As described above, a retrospective study based on 81 live births reported a significantly slower development for tB in male embryos than in female embryos (Bodri et al., 2016). Meanwhile, retrospectives studies reported t3, t4 and cc2 earlier in male embryos than those of female embryos (Huang & Jin, 2017); as well as t3,t4,t5 and cc2 (Huang et al., 2019). However, only t3 (<14h) was correlated with live birth sex (Huang et al., 2019).
CONCLUSIONS
Time Lapse provides valuable information and enormous potential to enhance our understanding of embryo development. Considerable knowledge has been accumulated and describes the morphokinetic dynamics during different stages in human embryos. It has been demonstrated that some patient characteristics and culture conditions modified this development pattern. There is a consensus that embryos generated from advanced maternal age have a slow development. Moreover, the current available data about smoking and high-oxygen concentration cultures are scarce, but it also demonstrated a slow development in both groups. On the contrary, any difference in morphokinetics has been described when IVF or ICSI was used as the fertilization method. Similar observations were found when the embryos were culture in single or sequential media.

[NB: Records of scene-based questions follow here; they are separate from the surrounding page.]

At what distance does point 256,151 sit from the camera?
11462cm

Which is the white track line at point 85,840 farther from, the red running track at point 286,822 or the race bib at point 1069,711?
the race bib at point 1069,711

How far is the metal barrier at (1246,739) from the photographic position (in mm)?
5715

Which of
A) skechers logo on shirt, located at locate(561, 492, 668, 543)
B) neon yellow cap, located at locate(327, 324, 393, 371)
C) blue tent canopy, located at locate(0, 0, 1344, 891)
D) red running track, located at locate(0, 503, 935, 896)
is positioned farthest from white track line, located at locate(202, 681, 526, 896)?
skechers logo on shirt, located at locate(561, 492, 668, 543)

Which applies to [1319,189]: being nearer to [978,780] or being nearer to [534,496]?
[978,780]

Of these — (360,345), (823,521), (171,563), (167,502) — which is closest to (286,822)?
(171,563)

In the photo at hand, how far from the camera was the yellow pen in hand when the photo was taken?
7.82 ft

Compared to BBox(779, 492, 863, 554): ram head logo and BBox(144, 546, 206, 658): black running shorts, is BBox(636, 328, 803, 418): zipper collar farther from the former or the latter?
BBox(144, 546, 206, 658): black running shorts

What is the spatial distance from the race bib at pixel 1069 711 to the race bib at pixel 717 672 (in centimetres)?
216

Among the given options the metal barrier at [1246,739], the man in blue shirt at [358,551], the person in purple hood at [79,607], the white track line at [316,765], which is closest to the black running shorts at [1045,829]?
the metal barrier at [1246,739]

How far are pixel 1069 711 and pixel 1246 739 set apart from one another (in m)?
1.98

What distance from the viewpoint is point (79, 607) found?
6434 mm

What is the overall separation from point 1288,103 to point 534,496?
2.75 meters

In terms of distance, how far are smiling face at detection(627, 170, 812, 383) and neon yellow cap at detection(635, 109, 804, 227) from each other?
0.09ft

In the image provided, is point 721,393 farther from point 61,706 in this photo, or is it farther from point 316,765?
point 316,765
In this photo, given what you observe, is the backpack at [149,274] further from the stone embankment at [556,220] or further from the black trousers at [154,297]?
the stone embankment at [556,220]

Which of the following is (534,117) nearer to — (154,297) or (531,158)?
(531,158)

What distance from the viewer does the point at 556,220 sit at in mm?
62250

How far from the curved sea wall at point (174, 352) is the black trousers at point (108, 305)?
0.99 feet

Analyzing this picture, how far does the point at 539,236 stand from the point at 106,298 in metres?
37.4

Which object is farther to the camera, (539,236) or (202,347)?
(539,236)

On the other hand, the limited number of studies, the considerable differences in the study designs and patients' characteristics like BMI, PCOS, endometriosis, ploidy and gender made it difficult to draw a conclusion. Given this inconsistency and lack of evidence, more prospective studies and further randomized clinical trials are needed.
The association between morphokinetics and ART outcome has important implications in clinical results; where two morphokinetic events have the potential to predict embryo implantation: blastocyst collapse-re-expansion and direct-reverse cleavage seems to have a strong impact on clinical outcomes.
ACKNOWLEDGEMENTS
The authors would like to thank Marcos Meseguer Escrivá from IVIRMA Valencia for his evaluation, critical reading and comments on the final project of Silvana Márquez, on which this manuscript is based.